Please count the lines in the entries below that contain the string "http". Reply with the number alone.

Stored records
>> begin
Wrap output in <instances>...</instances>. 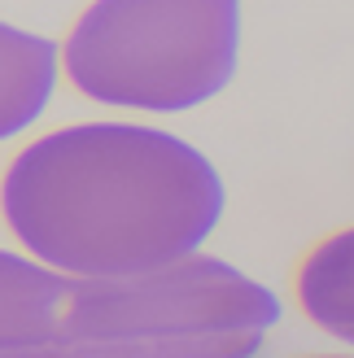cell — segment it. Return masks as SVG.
I'll return each mask as SVG.
<instances>
[{
  "mask_svg": "<svg viewBox=\"0 0 354 358\" xmlns=\"http://www.w3.org/2000/svg\"><path fill=\"white\" fill-rule=\"evenodd\" d=\"M227 188L188 140L145 122H75L13 157L0 214L31 258L70 275H122L201 249Z\"/></svg>",
  "mask_w": 354,
  "mask_h": 358,
  "instance_id": "1",
  "label": "cell"
},
{
  "mask_svg": "<svg viewBox=\"0 0 354 358\" xmlns=\"http://www.w3.org/2000/svg\"><path fill=\"white\" fill-rule=\"evenodd\" d=\"M285 301L223 258L184 254L66 289L57 354L83 358H245L267 345Z\"/></svg>",
  "mask_w": 354,
  "mask_h": 358,
  "instance_id": "2",
  "label": "cell"
},
{
  "mask_svg": "<svg viewBox=\"0 0 354 358\" xmlns=\"http://www.w3.org/2000/svg\"><path fill=\"white\" fill-rule=\"evenodd\" d=\"M241 17V0H92L57 57L97 105L184 114L232 83Z\"/></svg>",
  "mask_w": 354,
  "mask_h": 358,
  "instance_id": "3",
  "label": "cell"
},
{
  "mask_svg": "<svg viewBox=\"0 0 354 358\" xmlns=\"http://www.w3.org/2000/svg\"><path fill=\"white\" fill-rule=\"evenodd\" d=\"M66 289L48 262L0 249V358L57 354Z\"/></svg>",
  "mask_w": 354,
  "mask_h": 358,
  "instance_id": "4",
  "label": "cell"
},
{
  "mask_svg": "<svg viewBox=\"0 0 354 358\" xmlns=\"http://www.w3.org/2000/svg\"><path fill=\"white\" fill-rule=\"evenodd\" d=\"M62 57L48 35L0 22V140L22 136L40 122L57 92Z\"/></svg>",
  "mask_w": 354,
  "mask_h": 358,
  "instance_id": "5",
  "label": "cell"
},
{
  "mask_svg": "<svg viewBox=\"0 0 354 358\" xmlns=\"http://www.w3.org/2000/svg\"><path fill=\"white\" fill-rule=\"evenodd\" d=\"M297 301L337 341H354V231L324 236L297 266Z\"/></svg>",
  "mask_w": 354,
  "mask_h": 358,
  "instance_id": "6",
  "label": "cell"
}]
</instances>
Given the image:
>> end
**The completed task**
6